■ **Tasks to complete**:
(a) According to the Netlify case study on Crossroads Church, how many developers and product teams were held back by the existing CMS?
(b) Retype the part of the Crossroads case study between "Our job became" and "and agile stack.", inclusive, with no changes.

■ **Text section**:
Case Studies

From legacy infrastructure to a lean and powerful stack with Netlify

Netlify and Crossroads Church

When Ample, a digital transformation agency based in Cincinnati, began working with Crossroads to overhaul their online presence and processes, two things quickly became clear:

  1. Crossroads , the fastest growing church in the US, creates a lot of content across a wide variety of channels, and with many communities. Supporting, and improving that capability would be key.
  2. The existing platform was large and complex. Any changes would have to be carefully planned. And introducing any new tools or infrastructure into the mix might prove to be a challenge.

Ample’s understanding of this need to consider the legacy technology, and their awareness of the challenges that changing large scale infrastructure can hold, were a key to their success. Their vision was to introduce improved systems and processes, without having to first dismantle or disrupt what already existed.

Taylor MacDonald, CTO of Ample explained that at the time Crossroads had a full DevOps team who were just dipping their toe into figuring out how to dockerize and eliminate single points of failure. Furthermore any solutions brought to the table would need to be implemented across a team with a high turnover rate — meaning the ability to spin up new devs quickly would be an important factor to any decisions moving forward.

Our job became one of education. Explaning the benefits that Netlify would bring. What does it mean to deploy a static site? What does this mean for the current architecture and how do we get there? quote by Taylor MacDonald, CTA at Ample

Let’s take a look at how Ample embraced some of the key features of the Jamstack architecture, along with core Netlify features to transform how the platforms and content were managed. And at how you too could adopt methods to gradually migrate from legacy infrastructure, to a modern, more capable and agile stack.

Challenges of the existing platform

The platform which drove Crossroads’ various web properties had evolved over time and become increasingly complex and entwined. Unpicking or replacing any given part of the stack would be difficult. This is a common scenario particularly for large organizations.

The existing content management system (CMS) was tightly coupled to the presentation layer making it difficult for the 60+ developers, across 5 product teams to unleash their full potential. To try to work around that, customizations had been made to add bespoke functionality to the CMS in order to help the different teams get what they needed. This disrupted the upgrade path for their CMS and made future iterations and improvements increasingly difficult.

■ **Information shown**:
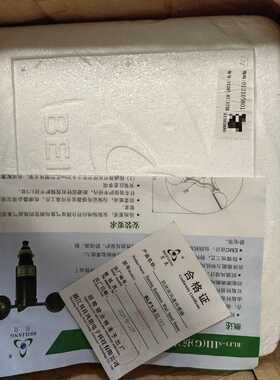 询价51267.67.573B贝良三代抗冰冻风速传感器，贝良风速议价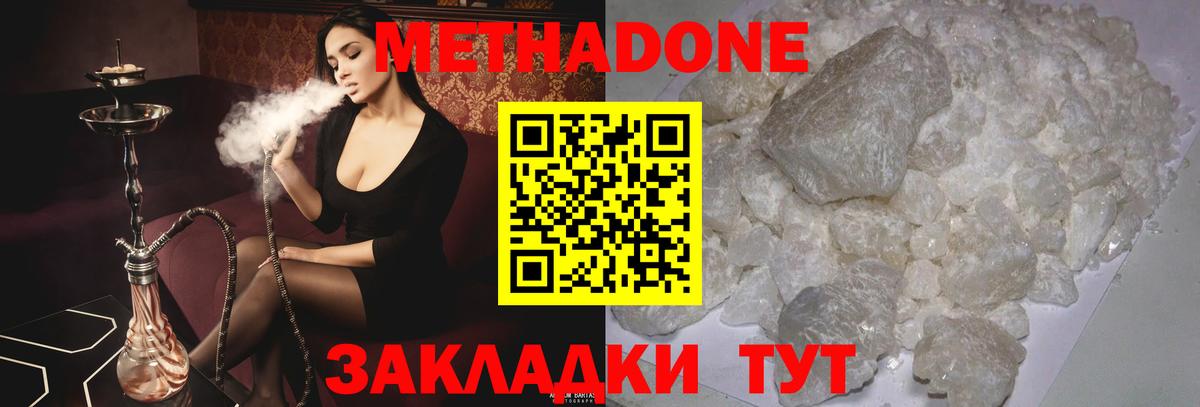 Метадон кристалл  Метадон мёд  Лесозаводск  Вход с VPN 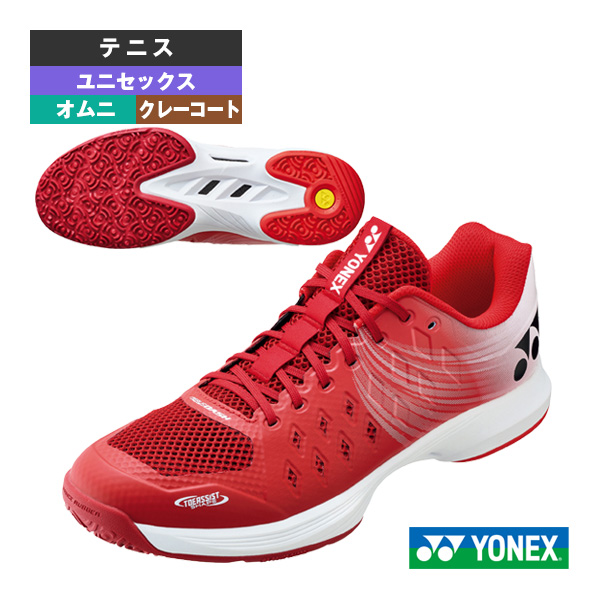 楽天市場】ヨネックス テニスシューズ パワークッション エアラス
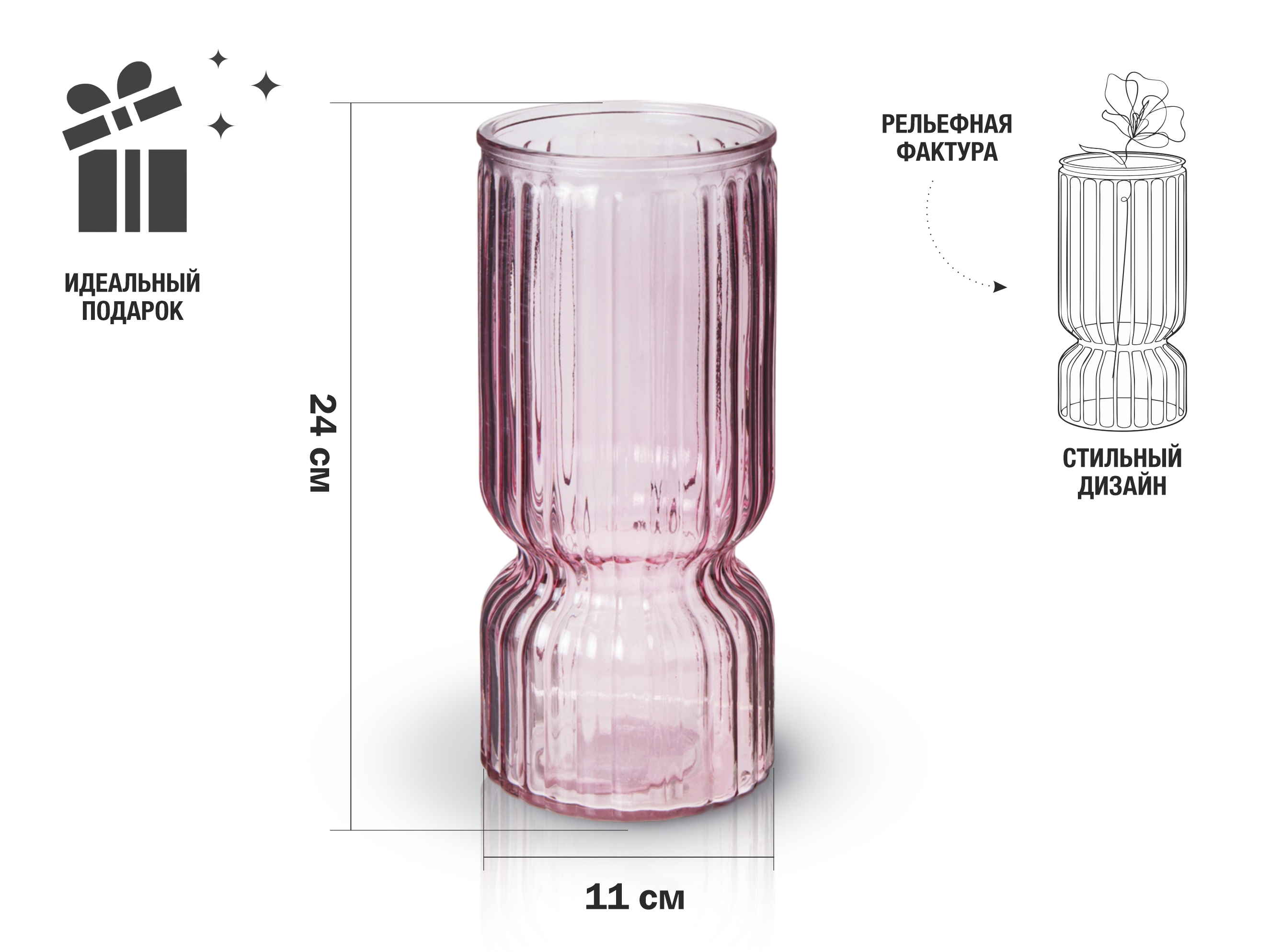 Ваза для цветов, стеклянная, 24х11 см, серия Orchid, PERFECTO LINEA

■ **Answers for this exercise**:
(a) More than 60 developers across 5 product teams.

(b)
Our job became one of education. Explaning the benefits that Netlify would bring. What does it mean to deploy a static site? What does this mean for the current architecture and how do we get there? quote by Taylor MacDonald, CTA at Ample

Let’s take a look at how Ample embraced some of the key features of the Jamstack architecture, along with core Netlify features to transform how the platforms and content were managed. And at how you too could adopt methods to gradually migrate from legacy infrastructure, to a modern, more capable and agile stack.